> _Text to read_:
================================
The instruments and markets being created to address the climate crisis have common trends globally, but are often tailored to fit the different agrarian contexts and histories, said Aguiar. In Brazil, climate change politics has historically been centred around promises to curb deforestation and avoid resultant emissions.

“Indigenous peoples and peasants in these regions have historically faced major violent land grabs, and very often live enclosed by surrounding monoculture plantations in what we could call ‘sacrifice zones’,” explained Aguiar.

“On top of all that, they are now seeing the remaining portions of native vegetation — which are exactly in the areas still under their control — being [the] subject of a new wave of land grabs by large-scale farmers wanting to claim those areas as proof that they comply with legal requirements to preserve parts of their claimed properties.

“Communities and movements have been denouncing these ‘green grabs’, often resisting the entry of invaders with their own bodies, and defending the right to land and the need for public policies to support peasant farming and agroecology.”

The political and legal imposition of conservation agendas often erases indigenous and peasant “forest people” from the picture, said Aguiar. While many groups have achieved legal recognition of their territories, new mechanisms to address climate change pose a threat to this.

“[Forest peasantry], together with indigenous peoples that have their territory … recognised, are now being harassed to sign contracts for carbon credits in processes that promote community division over decision-making,” she said.

“The recognition of territorial rights in their cases hasn’t necessarily protected them from the attempted use of the forest under their protection as a basis for climate change schemes.”

Mozambique community carbon projects

Climate justice does not exist in isolation but is intertwined with agrarian struggles such as the need for food sovereignty and security.
================================
(Data listing)
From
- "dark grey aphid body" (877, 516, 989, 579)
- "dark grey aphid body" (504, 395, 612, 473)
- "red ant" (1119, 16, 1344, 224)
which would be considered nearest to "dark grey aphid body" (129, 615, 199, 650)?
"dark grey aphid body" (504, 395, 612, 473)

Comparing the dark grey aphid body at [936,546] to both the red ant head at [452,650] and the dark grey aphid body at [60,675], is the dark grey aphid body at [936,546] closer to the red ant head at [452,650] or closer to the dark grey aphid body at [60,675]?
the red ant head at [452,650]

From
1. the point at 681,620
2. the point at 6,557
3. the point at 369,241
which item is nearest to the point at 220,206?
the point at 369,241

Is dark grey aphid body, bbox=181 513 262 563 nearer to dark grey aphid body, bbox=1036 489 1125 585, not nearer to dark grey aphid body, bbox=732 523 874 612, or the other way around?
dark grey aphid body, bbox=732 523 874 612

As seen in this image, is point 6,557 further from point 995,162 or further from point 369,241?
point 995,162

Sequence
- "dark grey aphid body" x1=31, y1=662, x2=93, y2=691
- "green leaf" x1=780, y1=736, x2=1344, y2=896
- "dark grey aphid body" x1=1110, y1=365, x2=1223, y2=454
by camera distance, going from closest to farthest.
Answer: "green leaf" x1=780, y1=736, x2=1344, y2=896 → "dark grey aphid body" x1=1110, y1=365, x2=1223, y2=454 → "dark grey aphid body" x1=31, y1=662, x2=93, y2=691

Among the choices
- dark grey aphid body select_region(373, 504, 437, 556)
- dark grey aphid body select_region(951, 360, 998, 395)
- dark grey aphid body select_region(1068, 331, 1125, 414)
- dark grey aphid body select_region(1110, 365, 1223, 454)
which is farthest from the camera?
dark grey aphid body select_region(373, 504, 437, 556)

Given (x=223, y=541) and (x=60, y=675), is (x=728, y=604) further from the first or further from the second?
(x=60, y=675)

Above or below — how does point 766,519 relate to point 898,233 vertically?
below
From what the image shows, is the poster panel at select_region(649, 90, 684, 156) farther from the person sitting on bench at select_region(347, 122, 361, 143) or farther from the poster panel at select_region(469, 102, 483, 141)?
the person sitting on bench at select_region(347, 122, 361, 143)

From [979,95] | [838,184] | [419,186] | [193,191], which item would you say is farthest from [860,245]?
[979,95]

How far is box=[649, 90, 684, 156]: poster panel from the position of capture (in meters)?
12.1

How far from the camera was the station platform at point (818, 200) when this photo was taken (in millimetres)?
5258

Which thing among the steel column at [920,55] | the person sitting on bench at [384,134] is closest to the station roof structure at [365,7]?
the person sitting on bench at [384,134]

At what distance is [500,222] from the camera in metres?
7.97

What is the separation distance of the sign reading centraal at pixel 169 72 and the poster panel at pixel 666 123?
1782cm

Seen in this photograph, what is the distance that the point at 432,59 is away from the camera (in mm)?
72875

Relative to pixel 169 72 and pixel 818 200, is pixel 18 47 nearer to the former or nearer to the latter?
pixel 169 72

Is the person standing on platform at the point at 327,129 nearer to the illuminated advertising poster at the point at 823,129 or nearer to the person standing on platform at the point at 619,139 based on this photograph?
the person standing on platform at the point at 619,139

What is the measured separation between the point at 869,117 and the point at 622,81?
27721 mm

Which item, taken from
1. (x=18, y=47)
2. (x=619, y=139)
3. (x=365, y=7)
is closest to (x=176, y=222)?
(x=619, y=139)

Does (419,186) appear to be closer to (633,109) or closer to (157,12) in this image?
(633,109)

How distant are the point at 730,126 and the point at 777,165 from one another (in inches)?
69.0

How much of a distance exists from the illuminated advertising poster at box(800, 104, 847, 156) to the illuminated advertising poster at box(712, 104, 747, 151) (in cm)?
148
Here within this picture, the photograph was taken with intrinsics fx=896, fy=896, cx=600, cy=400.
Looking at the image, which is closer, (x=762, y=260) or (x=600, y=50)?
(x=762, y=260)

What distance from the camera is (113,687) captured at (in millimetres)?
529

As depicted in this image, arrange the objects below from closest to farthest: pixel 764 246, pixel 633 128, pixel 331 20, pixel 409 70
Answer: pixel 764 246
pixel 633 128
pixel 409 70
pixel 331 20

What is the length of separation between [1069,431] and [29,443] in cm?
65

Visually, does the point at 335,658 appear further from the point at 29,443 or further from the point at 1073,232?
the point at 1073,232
================================
> _Written request 1_:
Using the passage on climate politics and land grabs in Brazil, list the actions that communities and movements are said to be taking.
> _Written request 2_:
In the passage on climate politics and land grabs in Brazil, what has climate change politics in Brazil historically centered on?

> _Task result 1_:
- Denouncing "green grabs"
- Resisting the entry of invaders with their own bodies
- Defending the right to land and the need for public policies to support peasant farming and agroecology

> _Task result 2_:
Promises to curb deforestation and avoid the resulting emissions.